***** TEXT SHOWN

Johnson Matthey’s 2025 Green Methanol Strategy: How Divestment Fuels a Tech Licensing Empire
Industry Adoption: Johnson Matthey’s Shift from Diversified Supplier to Focused Green Methanol Leader
Between 2021 and 2024, Johnson Matthey (JM) methodically laid the groundwork to become a central technology provider in the nascent green methanol space. The company established itself as a go-to licensor through strategic partnerships, providing its methanol synthesis technologies for pioneering projects like Perstorp’s “Project Air” in Sweden and ABEL Energy’s facility in Tasmania. During this period, JM’s strategy was one of broad engagement, forming alliances with engineering firms like KBR and technology specialists like Carbon Recycling International (CRI) to offer integrated solutions. This phase was characterized by the introduction of new technologies like SWITCH METHANOL™ and the selection of its processes for projects entering the engineering phase, such as with HIF Global. This demonstrated JM’s technical credibility but kept it within the bounds of a diversified specialty chemical company exploring a promising growth area.
The year 2025 marks a dramatic inflection point. JM’s commercial activity has transformed from broad engagement to a highly focused, aggressive strategy centered on green methanol. The pivotal event was the decisive £1.8 billion sale of its Catalyst Technologies business to Honeywell. This move fundamentally reshaped the company, providing both substantial capital and strategic clarity. Post-divestment, JM has operated as a leaner, more agile entity, doubling down on high-growth sustainable technologies. This is evidenced by a rapid succession of large-scale commercial wins for its proprietary eMERALD™ e-methanol and biomethanol technologies. The company is no longer just a technology option; it is the selected core technology provider for some of the world’s largest planned green methanol plants, including Reolum’s 140,000 tonnes/year project in Spain and SunGas Renewables’ massive 500,000 tonnes/year biomethanol facility in Louisiana. This shift from foundational partnerships to anchoring multi-billion-dollar projects signals that JM’s technology has been validated at scale, creating a new opportunity to dominate the licensing market for an industry projected to hit $4.64 billion by 2030.
Table: Johnson Matthey Strategic Investments and Divestments (2021 – Present)

**********

**EXERCISE 1:**
Answer these questions about the Johnson Matthey text:
(a) Which company bought Johnson Matthey's Catalyst Technologies business, and for how much?
(b) Where is ABEL Energy's facility located?
(c) What is the planned annual output of SunGas Renewables' biomethanol facility in Louisiana?

***** RECORDS TO USE

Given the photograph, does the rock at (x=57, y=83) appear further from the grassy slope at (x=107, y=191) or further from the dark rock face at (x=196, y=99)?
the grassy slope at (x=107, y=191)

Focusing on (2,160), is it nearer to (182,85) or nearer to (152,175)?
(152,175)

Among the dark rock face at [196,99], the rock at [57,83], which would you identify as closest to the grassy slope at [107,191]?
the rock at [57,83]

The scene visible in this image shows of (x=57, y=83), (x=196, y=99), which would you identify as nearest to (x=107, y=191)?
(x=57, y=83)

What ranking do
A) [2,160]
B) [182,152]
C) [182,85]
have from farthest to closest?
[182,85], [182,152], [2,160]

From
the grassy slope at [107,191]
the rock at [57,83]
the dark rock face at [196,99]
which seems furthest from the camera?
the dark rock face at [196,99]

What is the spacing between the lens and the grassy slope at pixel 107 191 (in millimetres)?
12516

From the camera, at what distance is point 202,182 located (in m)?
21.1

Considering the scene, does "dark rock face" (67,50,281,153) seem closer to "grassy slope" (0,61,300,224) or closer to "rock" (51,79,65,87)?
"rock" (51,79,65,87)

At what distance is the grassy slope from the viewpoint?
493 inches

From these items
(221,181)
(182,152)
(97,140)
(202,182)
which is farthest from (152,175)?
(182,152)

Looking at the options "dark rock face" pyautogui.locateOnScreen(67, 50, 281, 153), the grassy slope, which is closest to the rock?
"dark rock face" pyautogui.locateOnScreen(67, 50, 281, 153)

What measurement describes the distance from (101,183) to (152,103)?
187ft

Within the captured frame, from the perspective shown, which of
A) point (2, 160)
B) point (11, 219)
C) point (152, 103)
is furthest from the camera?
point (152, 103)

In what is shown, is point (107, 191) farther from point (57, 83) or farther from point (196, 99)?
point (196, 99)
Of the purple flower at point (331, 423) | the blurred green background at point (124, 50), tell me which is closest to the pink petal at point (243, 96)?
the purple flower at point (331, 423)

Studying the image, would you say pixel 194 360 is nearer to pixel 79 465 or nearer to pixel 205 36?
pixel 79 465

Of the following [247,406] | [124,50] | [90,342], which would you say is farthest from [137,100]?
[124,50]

**********

**EXERCISE 2:**
Can you turn the entries, from the line with "Studying the image, would" up to and including the last line of the entries, into a numbered list with blank lines left out?

**WORKED SOLUTION 1:**
(a) Honeywell bought it for £1.8 billion.
(b) Tasmania.
(c) 500,000 tonnes per year.

**WORKED SOLUTION 2:**
1. Studying the image, would you say pixel 194 360 is nearer to pixel 79 465 or nearer to pixel 205 36?
2. pixel 79 465
3. Of the following [247,406] | [124,50] | [90,342], which would you say is farthest from [137,100]?
4. [124,50]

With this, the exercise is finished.